Problem: GPU Instances Are Expensive and Hard to Right-Size
You spun up a GPU instance for inference. It idles at 3% utilization 22 hours a day — costing $600/month — then falls over under load the other 2 hours.
Manual scaling doesn't work. Setting a fixed cluster size means you're either wasting money or dropping requests. You need infrastructure that scales with real demand and refuses to spend past a defined budget.
You'll learn:
- How to provision GPU instances on AWS (g5) and GCP (a2) using Terraform modules
- Auto Scaling Group configuration tied to custom inference queue metrics
- Budget alerts and hard-cutoff cost guards using AWS Budgets + Lambda and GCP Budget API
- How to structure Terraform workspaces so dev, staging, and prod have different scale limits
Time: 40 min | Difficulty: Advanced
Why Standard Autoscaling Doesn't Work for AI Workloads
EC2 Auto Scaling and GCP Managed Instance Groups scale on CPU and memory by default. GPU inference workloads break both assumptions:
- GPU utilization is binary. A model server at 5% GPU utilization and one at 95% both look idle to the CPU metric — until the 95% one starts queuing and crashing.

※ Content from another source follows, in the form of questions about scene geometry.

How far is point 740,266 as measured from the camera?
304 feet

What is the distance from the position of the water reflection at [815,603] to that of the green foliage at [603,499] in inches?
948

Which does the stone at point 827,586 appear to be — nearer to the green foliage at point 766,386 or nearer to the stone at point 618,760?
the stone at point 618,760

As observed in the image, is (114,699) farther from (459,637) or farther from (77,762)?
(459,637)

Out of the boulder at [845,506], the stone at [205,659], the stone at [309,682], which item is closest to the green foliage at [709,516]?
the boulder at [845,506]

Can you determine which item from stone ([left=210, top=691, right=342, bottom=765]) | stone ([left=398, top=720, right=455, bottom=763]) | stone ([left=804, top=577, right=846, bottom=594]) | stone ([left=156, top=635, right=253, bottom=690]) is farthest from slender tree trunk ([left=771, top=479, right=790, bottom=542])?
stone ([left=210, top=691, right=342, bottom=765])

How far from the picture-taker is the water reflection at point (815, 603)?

- Cold starts are expensive. A g5.xlarge takes 4–6 minutes to boot, pull the model, and serve its first request. Standard reactive scaling is too slow.
- Spot/preemptible interruptions corrupt in-flight requests. You need a drain-and-replace strategy, not a kill-and-replace one.
The solution: scale on inference queue depth (SQS or Pub/Sub message count), not on instance metrics. Add a budget guard that scales the group to zero if spend crosses a threshold.
Architecture Overview
Request traffic
│
▼
Load Balancer (ALB / Cloud Load Balancing)
│
▼
Inference Queue (SQS / Pub/Sub) ◀── queue depth metric
│ │
▼ ▼
Model Server ASG / MIG Scaling Policy
(g5.xlarge / a2-highgpu-1g) │
│ ▼
▼ Budget Guard Lambda / CF
S3 / GCS model cache (scale-to-zero if over budget)
Terraform manages every layer. State lives in S3 + DynamoDB (AWS) or GCS (GCP) with locking.
Solution
Step 1: Set Up Terraform Workspaces and Remote State
Separate workspaces prevent a terraform apply in dev from touching prod GPU instances.
# Initialize with S3 backend (AWS example)
terraform init \
-backend-config="bucket=my-tf-state-2026" \
-backend-config="key=ai-infra/terraform.tfstate" \
-backend-config="region=us-east-1" \
-backend-config="dynamodb_table=tf-state-lock"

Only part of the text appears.